Kutipan Teks:
Makalah SUKU OSING


BAB I PENDAHULUAN

1.1 Latar Belakang Masalah
Suku osing adalah suku yang berada di bayuwangi, jawa timur, Orang osing juga di kenal sangat kaya akan produk-produk kesenian. Dalam masyarakat osing, kesenian tradisional masih tetap terjaga kelestariannya, meskipun ada beberapa yang hamper punah. Kesenian pada masyarakat osing merupakan produk adat yang mempunyai relasasi dengan nilai religi dan pola mata pencaharian di bidang pertanian.
1.2 Rumusan Masalah
Ø  Bagaimana kehidupan keagamaan suku osing ?
Ø  Bagaimana kehidupan social suku osing ?
Ø  Dimana letak wilayah suku osing ?

Data yang Ditampilkan:
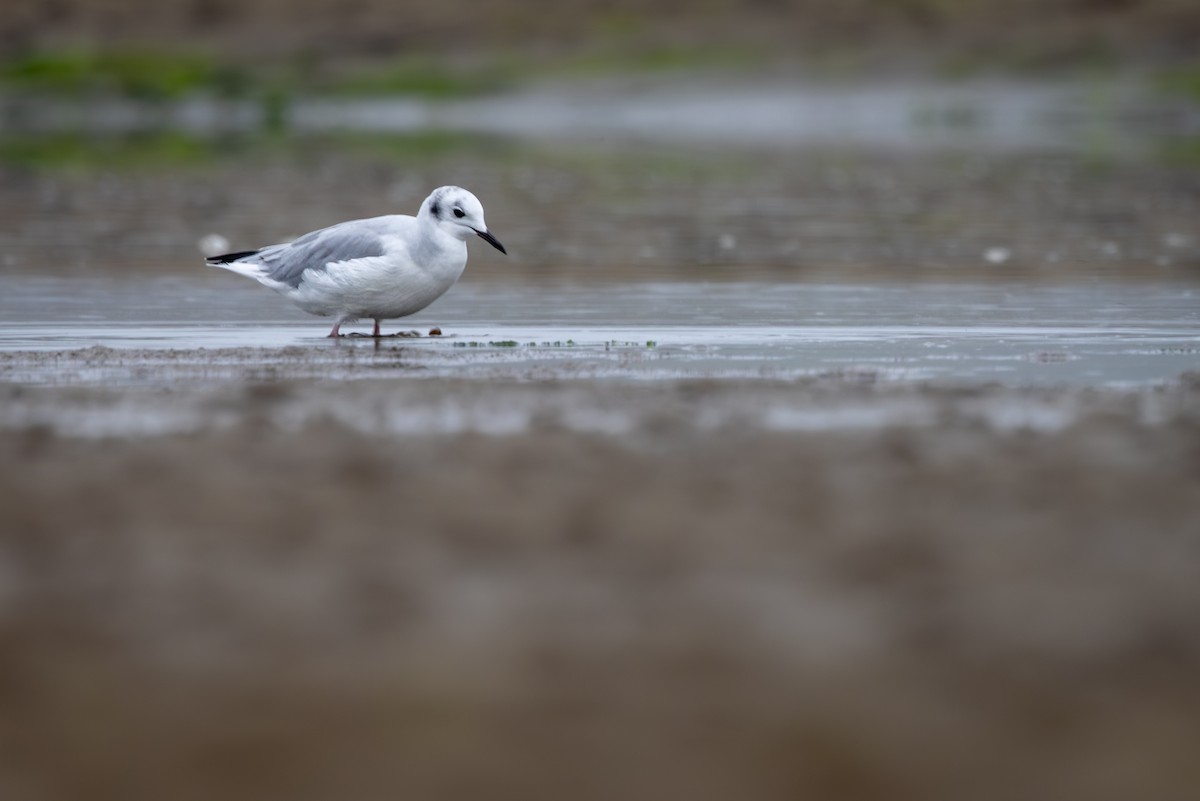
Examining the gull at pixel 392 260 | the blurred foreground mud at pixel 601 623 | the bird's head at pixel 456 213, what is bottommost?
the blurred foreground mud at pixel 601 623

Petunjuk Latihan: Tuliskan kembali sama persis bagian teks tentang suku Osing, mulai dari kata-kata yang memuat "Makalah SUKU OSING" dan berhenti setelah "social suku osing ?".

Hasil Tugas:
Makalah SUKU OSING


BAB I PENDAHULUAN

1.1 Latar Belakang Masalah
Suku osing adalah suku yang berada di bayuwangi, jawa timur, Orang osing juga di kenal sangat kaya akan produk-produk kesenian. Dalam masyarakat osing, kesenian tradisional masih tetap terjaga kelestariannya, meskipun ada beberapa yang hamper punah. Kesenian pada masyarakat osing merupakan produk adat yang mempunyai relasasi dengan nilai religi dan pola mata pencaharian di bidang pertanian.
1.2 Rumusan Masalah
Ø  Bagaimana kehidupan keagamaan suku osing ?
Ø  Bagaimana kehidupan social suku osing ?